Three geographical divisions have been created for the UK, North America and Europe. Chief executive Sir Peter Mason has appointed chief operating officers for each arm.
The restructure is part of the firm’s preparations for the takeover of French firm Spie, expected this year.
Analysts say the restructuring will cost £5-10m in redundancy payments. Amec says expected savings will more than cover this. The group said it was too early to say how many jobs would be lost.
Amec’s international business has grown rapidly since 2000 when the group bought Canadian engineering design group Agra and a 42% stake in Spie, an electrical services firm.
About 53% of Amec’s £5bn turnover in 2001/02 will be overseas. This is likely to grow to 62% in 2002/03, when Amec is widely expected to exercise its option to buy the remainder of Spie.

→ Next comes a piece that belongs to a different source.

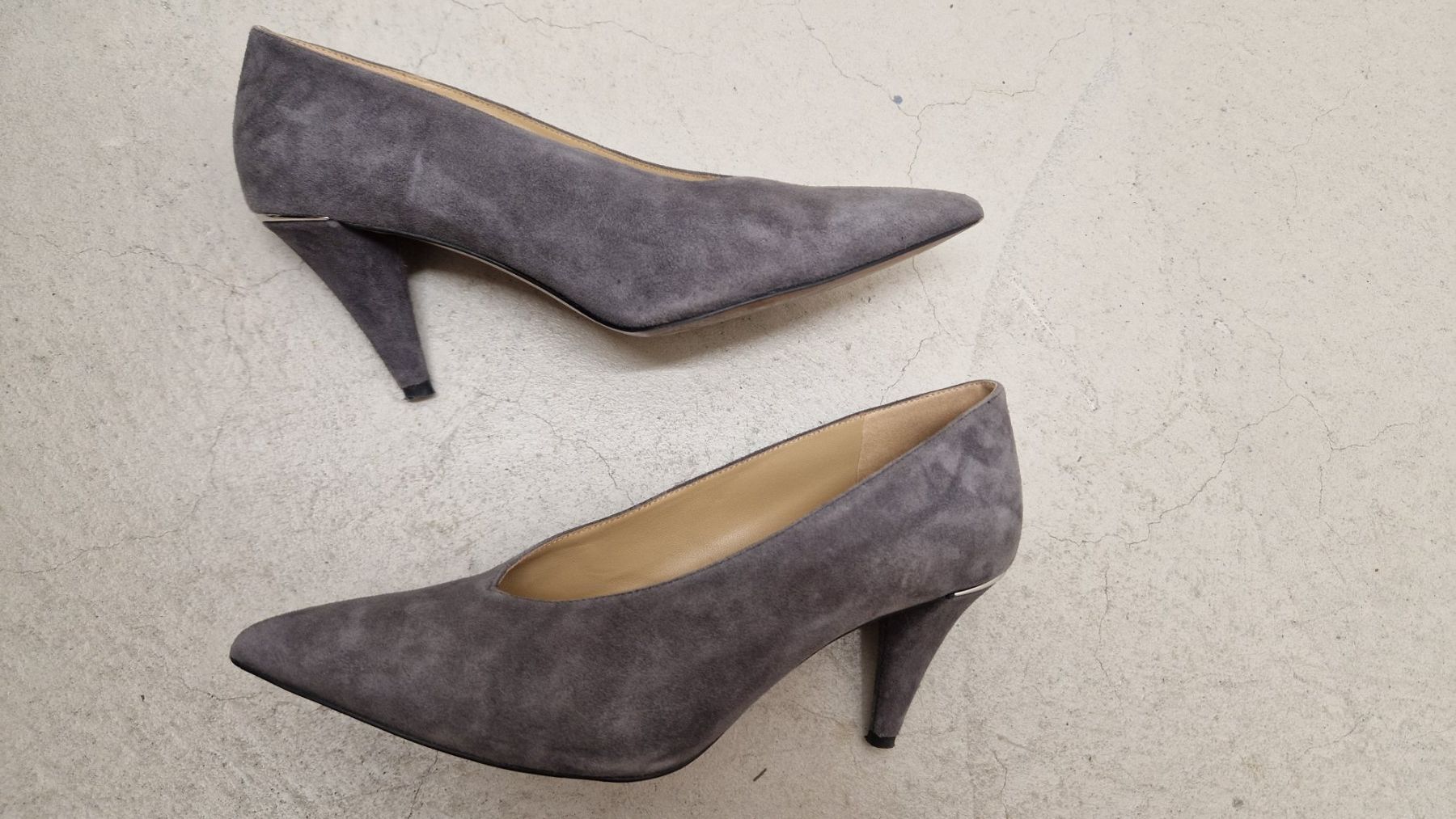Michael Kors Scarpe da donna: Michael Kors Pumps Grösse 7.5M/EUR 38 – Usato da Kriens venduto da Na_Ro 6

Duncan Guy, Amec’s strategy director, said the restructuring would cut costs by removing layers of management that had been duplicated as the group expanded.
He said: “Over the last 18 months Amec has become an international business. This move will reduce the cost base and redirect spending to make sure we get value for money.”
Guy added that Spie would not slot fully into the European division until it was acquired. The three chief operating officers are David Robson (UK), Peter Janson (North America) and Spie chief executive Jean Monville (Europe). They join John Early who handles Amec’s investments division. All four men are Amec main board directors and will report to Mason. Robson will also oversee Amec’s operations in Asia and Australasia.
Analysts have welcomed the restructuring. John Carnegie, of analyst Schroder Salomon Smith Barney, said: “They have one too many management layers in the UK and North America so this will cut overhead. There’s a lot of trust in Peter Mason to do the right thing.”